Dataset rows
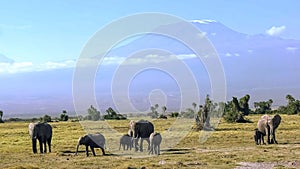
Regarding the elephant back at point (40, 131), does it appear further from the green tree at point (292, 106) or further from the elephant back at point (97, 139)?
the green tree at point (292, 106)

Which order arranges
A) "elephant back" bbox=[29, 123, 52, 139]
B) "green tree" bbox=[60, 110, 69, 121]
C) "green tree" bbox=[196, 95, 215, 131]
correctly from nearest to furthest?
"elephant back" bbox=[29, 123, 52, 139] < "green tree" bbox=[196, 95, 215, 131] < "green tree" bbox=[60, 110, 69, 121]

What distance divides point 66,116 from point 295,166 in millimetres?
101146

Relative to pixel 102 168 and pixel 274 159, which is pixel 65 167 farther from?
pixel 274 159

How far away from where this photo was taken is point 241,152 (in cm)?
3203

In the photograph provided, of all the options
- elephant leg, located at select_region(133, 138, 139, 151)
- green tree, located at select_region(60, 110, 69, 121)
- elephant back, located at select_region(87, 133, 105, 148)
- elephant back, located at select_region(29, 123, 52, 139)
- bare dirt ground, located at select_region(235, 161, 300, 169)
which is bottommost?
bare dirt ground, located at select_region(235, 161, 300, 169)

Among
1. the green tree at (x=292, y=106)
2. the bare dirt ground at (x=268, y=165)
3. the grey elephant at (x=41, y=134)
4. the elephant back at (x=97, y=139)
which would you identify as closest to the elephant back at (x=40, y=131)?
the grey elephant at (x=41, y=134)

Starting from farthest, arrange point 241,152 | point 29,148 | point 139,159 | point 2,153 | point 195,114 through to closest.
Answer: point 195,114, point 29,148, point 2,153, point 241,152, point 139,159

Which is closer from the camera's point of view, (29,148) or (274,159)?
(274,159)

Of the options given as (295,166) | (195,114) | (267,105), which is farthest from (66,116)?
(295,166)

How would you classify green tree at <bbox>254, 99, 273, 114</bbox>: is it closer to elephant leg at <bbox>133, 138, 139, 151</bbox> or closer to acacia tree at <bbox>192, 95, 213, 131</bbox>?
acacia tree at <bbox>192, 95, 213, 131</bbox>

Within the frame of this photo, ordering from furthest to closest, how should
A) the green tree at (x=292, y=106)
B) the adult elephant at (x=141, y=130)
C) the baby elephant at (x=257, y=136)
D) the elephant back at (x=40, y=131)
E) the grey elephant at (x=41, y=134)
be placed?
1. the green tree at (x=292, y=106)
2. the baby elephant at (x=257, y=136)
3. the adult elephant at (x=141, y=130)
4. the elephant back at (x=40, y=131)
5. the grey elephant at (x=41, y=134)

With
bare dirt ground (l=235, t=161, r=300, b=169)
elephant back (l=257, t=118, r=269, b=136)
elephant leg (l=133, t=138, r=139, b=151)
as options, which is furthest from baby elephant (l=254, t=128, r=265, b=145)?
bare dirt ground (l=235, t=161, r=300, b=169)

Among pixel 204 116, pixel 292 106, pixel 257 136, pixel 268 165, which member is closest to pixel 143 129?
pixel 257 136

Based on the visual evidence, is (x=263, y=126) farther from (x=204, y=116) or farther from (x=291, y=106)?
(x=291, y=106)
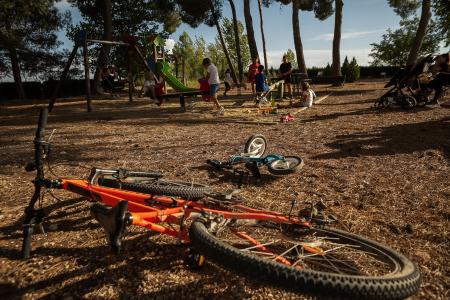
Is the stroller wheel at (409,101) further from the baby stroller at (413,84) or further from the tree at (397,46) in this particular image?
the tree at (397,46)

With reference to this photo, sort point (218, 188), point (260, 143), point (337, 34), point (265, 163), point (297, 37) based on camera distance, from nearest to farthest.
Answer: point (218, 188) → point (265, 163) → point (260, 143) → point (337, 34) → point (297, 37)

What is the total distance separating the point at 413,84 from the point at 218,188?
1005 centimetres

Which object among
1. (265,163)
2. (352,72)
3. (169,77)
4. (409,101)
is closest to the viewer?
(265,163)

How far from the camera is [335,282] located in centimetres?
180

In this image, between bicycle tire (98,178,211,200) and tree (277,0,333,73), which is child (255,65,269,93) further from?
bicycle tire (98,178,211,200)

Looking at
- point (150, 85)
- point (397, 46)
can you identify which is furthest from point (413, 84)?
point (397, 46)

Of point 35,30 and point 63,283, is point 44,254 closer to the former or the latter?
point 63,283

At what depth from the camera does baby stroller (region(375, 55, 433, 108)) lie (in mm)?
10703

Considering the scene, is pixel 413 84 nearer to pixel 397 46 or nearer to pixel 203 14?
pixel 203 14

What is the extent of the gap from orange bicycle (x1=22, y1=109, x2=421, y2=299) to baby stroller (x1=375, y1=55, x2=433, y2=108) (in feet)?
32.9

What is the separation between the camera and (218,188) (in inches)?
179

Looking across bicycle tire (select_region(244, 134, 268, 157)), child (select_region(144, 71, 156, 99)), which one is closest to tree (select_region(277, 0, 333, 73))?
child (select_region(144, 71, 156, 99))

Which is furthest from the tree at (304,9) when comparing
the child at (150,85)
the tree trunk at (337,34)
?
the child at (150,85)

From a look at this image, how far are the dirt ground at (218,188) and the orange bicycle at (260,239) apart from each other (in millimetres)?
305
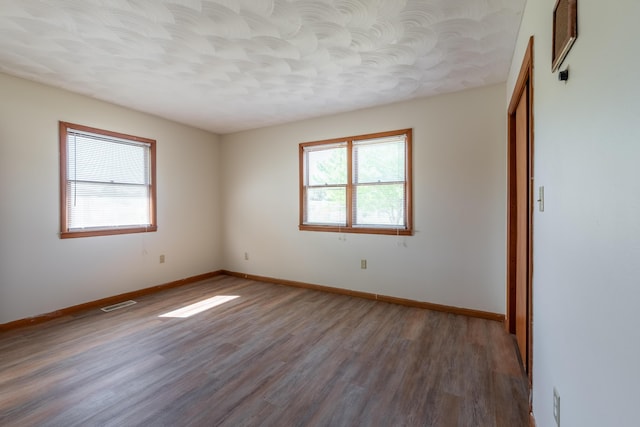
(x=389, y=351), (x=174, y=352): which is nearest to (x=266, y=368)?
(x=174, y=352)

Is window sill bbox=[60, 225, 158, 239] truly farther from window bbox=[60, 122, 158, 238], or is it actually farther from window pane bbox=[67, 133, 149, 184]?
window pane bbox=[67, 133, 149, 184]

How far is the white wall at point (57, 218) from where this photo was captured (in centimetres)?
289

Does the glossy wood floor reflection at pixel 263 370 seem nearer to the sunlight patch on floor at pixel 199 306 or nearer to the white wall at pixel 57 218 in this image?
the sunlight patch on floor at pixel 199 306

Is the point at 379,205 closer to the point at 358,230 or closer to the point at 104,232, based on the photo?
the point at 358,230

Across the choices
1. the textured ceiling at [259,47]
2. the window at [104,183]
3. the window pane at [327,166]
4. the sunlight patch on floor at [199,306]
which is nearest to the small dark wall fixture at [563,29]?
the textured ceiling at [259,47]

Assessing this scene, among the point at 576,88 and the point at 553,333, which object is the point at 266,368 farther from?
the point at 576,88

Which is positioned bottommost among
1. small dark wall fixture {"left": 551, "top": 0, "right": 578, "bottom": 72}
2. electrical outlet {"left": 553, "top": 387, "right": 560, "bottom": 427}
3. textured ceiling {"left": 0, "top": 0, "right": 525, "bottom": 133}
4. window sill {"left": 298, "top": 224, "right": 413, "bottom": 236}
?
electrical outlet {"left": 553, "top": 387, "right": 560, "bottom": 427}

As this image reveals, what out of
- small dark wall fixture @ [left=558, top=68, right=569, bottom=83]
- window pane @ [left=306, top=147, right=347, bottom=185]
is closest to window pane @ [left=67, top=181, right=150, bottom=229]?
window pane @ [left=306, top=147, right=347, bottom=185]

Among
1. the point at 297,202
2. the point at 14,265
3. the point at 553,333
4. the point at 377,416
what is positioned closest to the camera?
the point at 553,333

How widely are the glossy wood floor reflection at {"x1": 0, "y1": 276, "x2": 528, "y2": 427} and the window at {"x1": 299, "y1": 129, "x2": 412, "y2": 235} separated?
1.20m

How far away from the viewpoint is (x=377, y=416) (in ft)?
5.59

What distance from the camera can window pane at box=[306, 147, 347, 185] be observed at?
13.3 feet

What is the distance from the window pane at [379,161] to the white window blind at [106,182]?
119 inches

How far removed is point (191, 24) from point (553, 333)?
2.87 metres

Instructions to follow
Give back every line exactly as it stands, pictures excluded.

Full answer
Regarding the elephant back at point (40, 131), does it appear further from the green tree at point (292, 106) or further from the elephant back at point (97, 139)?
the green tree at point (292, 106)

Which order arranges
A) "elephant back" bbox=[29, 123, 52, 139]
B) "green tree" bbox=[60, 110, 69, 121]
C) "green tree" bbox=[196, 95, 215, 131]
correctly from nearest to furthest?
"elephant back" bbox=[29, 123, 52, 139] < "green tree" bbox=[196, 95, 215, 131] < "green tree" bbox=[60, 110, 69, 121]

What distance divides point 66,116 from point 295,166 in millimetres?
101146

Relative to pixel 102 168 and pixel 274 159, which is pixel 65 167 farther from?
pixel 274 159

How far away from where this photo was taken is point 241,152 (in cm)?
3203

In the photograph provided, of all the options
- elephant leg, located at select_region(133, 138, 139, 151)
- green tree, located at select_region(60, 110, 69, 121)
- elephant back, located at select_region(87, 133, 105, 148)
- elephant back, located at select_region(29, 123, 52, 139)
- bare dirt ground, located at select_region(235, 161, 300, 169)
which is bottommost?
bare dirt ground, located at select_region(235, 161, 300, 169)

Among
1. the green tree at (x=292, y=106)
2. the bare dirt ground at (x=268, y=165)
3. the grey elephant at (x=41, y=134)
4. the elephant back at (x=97, y=139)
which would you identify as closest to the elephant back at (x=40, y=131)?
the grey elephant at (x=41, y=134)

Starting from farthest, arrange point 241,152 | point 29,148 | point 139,159 | point 2,153 | point 195,114 through to closest.
Answer: point 195,114, point 29,148, point 2,153, point 241,152, point 139,159

Which is closer from the camera's point of view, (29,148) or (274,159)?
(274,159)

Of the options given as (295,166) | (195,114) | (267,105), which is farthest from (66,116)?
(295,166)

How would you classify green tree at <bbox>254, 99, 273, 114</bbox>: is it closer to elephant leg at <bbox>133, 138, 139, 151</bbox> or closer to acacia tree at <bbox>192, 95, 213, 131</bbox>?
acacia tree at <bbox>192, 95, 213, 131</bbox>

Within the frame of this photo, ordering from furthest to closest, how should
A) the green tree at (x=292, y=106)
B) the adult elephant at (x=141, y=130)
C) the baby elephant at (x=257, y=136)
D) the elephant back at (x=40, y=131)
E) the grey elephant at (x=41, y=134)
be placed?
1. the green tree at (x=292, y=106)
2. the baby elephant at (x=257, y=136)
3. the adult elephant at (x=141, y=130)
4. the elephant back at (x=40, y=131)
5. the grey elephant at (x=41, y=134)

With
bare dirt ground (l=235, t=161, r=300, b=169)
elephant back (l=257, t=118, r=269, b=136)
elephant leg (l=133, t=138, r=139, b=151)
as options, which is furthest from baby elephant (l=254, t=128, r=265, b=145)?
bare dirt ground (l=235, t=161, r=300, b=169)

Among pixel 204 116, pixel 292 106, pixel 257 136, pixel 268 165, which member is closest to pixel 143 129?
pixel 257 136

Based on the visual evidence, is (x=263, y=126) farther from (x=204, y=116) or farther from (x=291, y=106)?
(x=291, y=106)
Is the stroller wheel at (409,101) further from the baby stroller at (413,84) or further from the tree at (397,46) in this particular image?
the tree at (397,46)

With reference to this photo, sort point (218, 188), point (260, 143), point (337, 34), point (265, 163), point (297, 37) based on camera distance, from nearest to farthest.
Answer: point (218, 188) → point (265, 163) → point (260, 143) → point (337, 34) → point (297, 37)

What is the total distance separating the point at 413,84 from the point at 218,188?
1005 centimetres

Which object among
1. (265,163)
2. (352,72)
3. (169,77)
4. (409,101)
is closest to the viewer?
(265,163)

How far from the camera is [335,282] located in centimetres?
180

In this image, between bicycle tire (98,178,211,200) and tree (277,0,333,73), which is child (255,65,269,93) further from?
bicycle tire (98,178,211,200)

Looking at
- point (150, 85)
- point (397, 46)
can you identify which is furthest from point (413, 84)?
point (397, 46)

Of point 35,30 and point 63,283, is point 44,254 closer to the former or the latter?
point 63,283

At what depth from the camera does baby stroller (region(375, 55, 433, 108)) lie (in mm)?
10703

Considering the scene, is pixel 413 84 nearer to pixel 397 46 or nearer to pixel 203 14?
pixel 203 14

What is the extent of the gap from orange bicycle (x1=22, y1=109, x2=421, y2=299) to baby stroller (x1=375, y1=55, x2=433, y2=108) (in feet)?
32.9

What is the separation between the camera and (218,188) (in inches)?
179

Looking across bicycle tire (select_region(244, 134, 268, 157)), child (select_region(144, 71, 156, 99)), which one is closest to tree (select_region(277, 0, 333, 73))?
child (select_region(144, 71, 156, 99))

Which is furthest from the tree at (304,9) when comparing
the child at (150,85)
the tree trunk at (337,34)
?
the child at (150,85)

From a look at this image, how far are the dirt ground at (218,188) and the orange bicycle at (260,239) apart from each other (in millimetres)?
305
(x=389, y=351), (x=174, y=352): which is nearest to (x=266, y=368)?
(x=174, y=352)

Is window sill bbox=[60, 225, 158, 239] truly farther from window bbox=[60, 122, 158, 238], or is it actually farther from window pane bbox=[67, 133, 149, 184]?
window pane bbox=[67, 133, 149, 184]

How far is the white wall at point (57, 218) from where this photo was captured (in centimetres)?
289

Does the glossy wood floor reflection at pixel 263 370 seem nearer to the sunlight patch on floor at pixel 199 306 or nearer to the white wall at pixel 57 218 in this image?
the sunlight patch on floor at pixel 199 306

Is the point at 379,205 closer to the point at 358,230 or closer to the point at 104,232, based on the photo?
the point at 358,230

Across the choices
1. the textured ceiling at [259,47]
2. the window at [104,183]
3. the window pane at [327,166]
4. the sunlight patch on floor at [199,306]
which is nearest to the small dark wall fixture at [563,29]?
the textured ceiling at [259,47]

Assessing this scene, among the point at 576,88 and the point at 553,333, which object is the point at 266,368 farther from?
the point at 576,88

Which is positioned bottommost among
1. small dark wall fixture {"left": 551, "top": 0, "right": 578, "bottom": 72}
2. electrical outlet {"left": 553, "top": 387, "right": 560, "bottom": 427}
3. textured ceiling {"left": 0, "top": 0, "right": 525, "bottom": 133}
4. window sill {"left": 298, "top": 224, "right": 413, "bottom": 236}
?
electrical outlet {"left": 553, "top": 387, "right": 560, "bottom": 427}

As this image reveals, what out of
- small dark wall fixture @ [left=558, top=68, right=569, bottom=83]
- window pane @ [left=306, top=147, right=347, bottom=185]
is closest to window pane @ [left=67, top=181, right=150, bottom=229]?
window pane @ [left=306, top=147, right=347, bottom=185]

Among
1. the point at 297,202
2. the point at 14,265
3. the point at 553,333
4. the point at 377,416
what is positioned closest to the camera?
the point at 553,333

How widely are the glossy wood floor reflection at {"x1": 0, "y1": 276, "x2": 528, "y2": 427} and the window at {"x1": 299, "y1": 129, "x2": 412, "y2": 235} separated?
1.20m

How far away from the viewpoint is (x=377, y=416) (in ft)?
5.59

What distance from the camera can window pane at box=[306, 147, 347, 185] be observed at?
13.3 feet

What is the distance from the window pane at [379,161] to the white window blind at [106,182]?
119 inches

How far removed is point (191, 24) from point (553, 333)?
2.87 metres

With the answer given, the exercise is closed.